If the icon is to be a means of contemplation and prayer the one standing in front of it must be willing to enter a process of repentance which can be painful. Standing before the icon and seeing it for what it is, makes us realize the state of brokenness we are in and our alienation from God. Contemplating the icon requires repentance which is a conversion from that self-destruction to life. If we can contemplate the icon in silence we will enter a state of sorrow and joy. Sorrow for we realize the poor state of our spiritual life and the need for change. As we establish a relationship with the icon then we perceive with our minds and senses how the inner light of the icon exposes the inner darkness of our souls and encourages us to enter that light.
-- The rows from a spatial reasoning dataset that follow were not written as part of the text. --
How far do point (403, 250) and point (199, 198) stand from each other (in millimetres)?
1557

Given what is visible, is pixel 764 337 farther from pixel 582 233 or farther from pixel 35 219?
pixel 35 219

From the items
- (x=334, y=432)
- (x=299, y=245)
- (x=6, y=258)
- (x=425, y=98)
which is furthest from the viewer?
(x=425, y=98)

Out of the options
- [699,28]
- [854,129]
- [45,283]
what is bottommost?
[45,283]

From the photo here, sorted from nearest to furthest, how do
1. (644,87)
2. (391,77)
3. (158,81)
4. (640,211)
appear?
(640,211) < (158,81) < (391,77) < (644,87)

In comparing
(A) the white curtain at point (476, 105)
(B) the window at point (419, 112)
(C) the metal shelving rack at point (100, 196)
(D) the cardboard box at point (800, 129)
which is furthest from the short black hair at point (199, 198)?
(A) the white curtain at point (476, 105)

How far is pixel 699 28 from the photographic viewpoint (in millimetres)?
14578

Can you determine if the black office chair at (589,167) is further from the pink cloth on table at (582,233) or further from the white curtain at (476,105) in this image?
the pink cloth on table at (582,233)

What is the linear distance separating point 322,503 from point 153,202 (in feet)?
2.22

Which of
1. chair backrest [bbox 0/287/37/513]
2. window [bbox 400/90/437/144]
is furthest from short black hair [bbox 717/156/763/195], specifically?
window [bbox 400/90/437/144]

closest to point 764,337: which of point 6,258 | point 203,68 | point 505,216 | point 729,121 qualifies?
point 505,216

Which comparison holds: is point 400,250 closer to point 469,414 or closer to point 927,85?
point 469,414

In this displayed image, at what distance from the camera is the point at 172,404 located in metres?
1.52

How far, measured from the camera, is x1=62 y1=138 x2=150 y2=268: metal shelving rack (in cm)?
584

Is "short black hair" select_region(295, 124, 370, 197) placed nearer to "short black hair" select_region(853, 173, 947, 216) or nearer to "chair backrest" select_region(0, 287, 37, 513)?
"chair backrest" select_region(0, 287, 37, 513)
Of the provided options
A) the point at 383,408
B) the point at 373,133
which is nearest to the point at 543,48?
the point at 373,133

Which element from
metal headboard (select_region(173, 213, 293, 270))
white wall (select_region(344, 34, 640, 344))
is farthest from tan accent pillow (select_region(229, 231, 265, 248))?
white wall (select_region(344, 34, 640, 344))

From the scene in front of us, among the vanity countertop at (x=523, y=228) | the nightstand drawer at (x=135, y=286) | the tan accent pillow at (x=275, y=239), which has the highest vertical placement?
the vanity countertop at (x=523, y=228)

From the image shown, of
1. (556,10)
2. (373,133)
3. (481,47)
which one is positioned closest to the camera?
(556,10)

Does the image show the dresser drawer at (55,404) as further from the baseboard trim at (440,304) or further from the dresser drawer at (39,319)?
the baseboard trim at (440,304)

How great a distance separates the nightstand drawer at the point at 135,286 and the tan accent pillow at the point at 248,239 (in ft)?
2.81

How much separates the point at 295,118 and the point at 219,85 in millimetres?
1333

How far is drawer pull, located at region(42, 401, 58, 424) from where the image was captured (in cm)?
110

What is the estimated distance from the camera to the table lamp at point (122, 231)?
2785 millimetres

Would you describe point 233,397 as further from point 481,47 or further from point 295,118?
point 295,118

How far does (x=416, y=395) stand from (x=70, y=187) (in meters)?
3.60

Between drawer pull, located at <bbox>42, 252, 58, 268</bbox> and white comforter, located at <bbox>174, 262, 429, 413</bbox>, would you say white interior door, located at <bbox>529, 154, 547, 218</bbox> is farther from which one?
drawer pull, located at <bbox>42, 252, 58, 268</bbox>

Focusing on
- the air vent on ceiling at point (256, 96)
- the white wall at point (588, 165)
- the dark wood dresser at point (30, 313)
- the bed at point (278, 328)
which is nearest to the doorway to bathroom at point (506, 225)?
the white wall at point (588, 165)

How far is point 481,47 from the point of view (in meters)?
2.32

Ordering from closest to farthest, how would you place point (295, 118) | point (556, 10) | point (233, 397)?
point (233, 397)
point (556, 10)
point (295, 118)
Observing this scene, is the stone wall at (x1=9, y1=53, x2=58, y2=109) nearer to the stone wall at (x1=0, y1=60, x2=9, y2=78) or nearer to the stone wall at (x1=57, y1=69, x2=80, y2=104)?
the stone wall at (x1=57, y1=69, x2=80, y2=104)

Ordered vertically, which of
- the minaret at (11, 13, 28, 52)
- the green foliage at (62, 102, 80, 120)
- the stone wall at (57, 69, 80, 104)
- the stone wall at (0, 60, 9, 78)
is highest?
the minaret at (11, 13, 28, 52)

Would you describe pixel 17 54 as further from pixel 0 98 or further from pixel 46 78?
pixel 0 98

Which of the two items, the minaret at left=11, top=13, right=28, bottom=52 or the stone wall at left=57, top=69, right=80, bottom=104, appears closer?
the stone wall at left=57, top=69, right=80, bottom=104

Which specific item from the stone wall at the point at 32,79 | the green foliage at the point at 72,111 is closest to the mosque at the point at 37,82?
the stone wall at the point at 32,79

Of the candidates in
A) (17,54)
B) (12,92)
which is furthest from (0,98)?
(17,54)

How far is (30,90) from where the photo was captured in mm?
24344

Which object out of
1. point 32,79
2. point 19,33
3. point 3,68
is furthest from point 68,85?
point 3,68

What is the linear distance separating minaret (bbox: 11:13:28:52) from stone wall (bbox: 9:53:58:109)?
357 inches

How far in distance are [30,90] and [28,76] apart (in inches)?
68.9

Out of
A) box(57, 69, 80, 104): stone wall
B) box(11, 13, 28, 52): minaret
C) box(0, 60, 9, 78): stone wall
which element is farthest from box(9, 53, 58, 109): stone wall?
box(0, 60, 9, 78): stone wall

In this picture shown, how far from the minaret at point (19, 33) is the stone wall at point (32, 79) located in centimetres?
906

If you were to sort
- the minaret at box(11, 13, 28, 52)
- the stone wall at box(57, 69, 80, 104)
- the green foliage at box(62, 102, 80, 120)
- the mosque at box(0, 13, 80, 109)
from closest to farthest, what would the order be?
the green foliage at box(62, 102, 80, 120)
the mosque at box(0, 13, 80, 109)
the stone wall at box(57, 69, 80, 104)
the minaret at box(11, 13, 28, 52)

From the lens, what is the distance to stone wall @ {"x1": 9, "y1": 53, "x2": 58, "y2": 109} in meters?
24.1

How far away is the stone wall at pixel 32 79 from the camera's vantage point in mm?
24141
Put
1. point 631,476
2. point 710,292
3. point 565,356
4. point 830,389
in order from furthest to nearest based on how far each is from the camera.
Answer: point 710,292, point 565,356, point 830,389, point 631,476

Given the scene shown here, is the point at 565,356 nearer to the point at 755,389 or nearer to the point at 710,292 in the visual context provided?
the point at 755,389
Once we come to this understanding we enter the joy of the Resurrection that comes to us when we no longer live for ourselves but are willing and ready to give up our lives for our neighbor, we are ready to say with St. Paul: "...It is no longer I who live but, Christ lives in me"(Gal. 2:20).
In the presence of a good icon we move from contemplation to prayer. In fact it is said that a good icon is one that inspires prayer. Prayer requires asceticism. Prayerful asceticism becomes a healing process in which whatever has estranged us from God is transformed into becoming a means of communion with God. The mind, soul, heart, body and will of the person who prays becomes still, attentive, attuned, and peaceful, constantly receptive to the presence of God.
As we pray before an icon we enter in communion with the icon's prototype. This becomes the fulfillment of Christ's prayer: "so that they all may be one, as You, Father, are in Me, and I in You; that they also may be one in us..." (Jn 17:21). St. Isaac the Syrian describes the person who prays as one who possesses uncontainable love and intense compassion. Such a person's heart is aflame for all creation, for man, birds, animals, demons and all creatures. The icon and the one who enters the reality depicted in the icon witness to the eradication of evil which has infected man's achievements. To the ascetic who prays the icon communicates the meaning of life. Matter and Spirit, heaven and earth, are both united in the icon and in the one who has entered the reality it communicates. Already in the present they begin to manifest the future of creation when God will be all in all.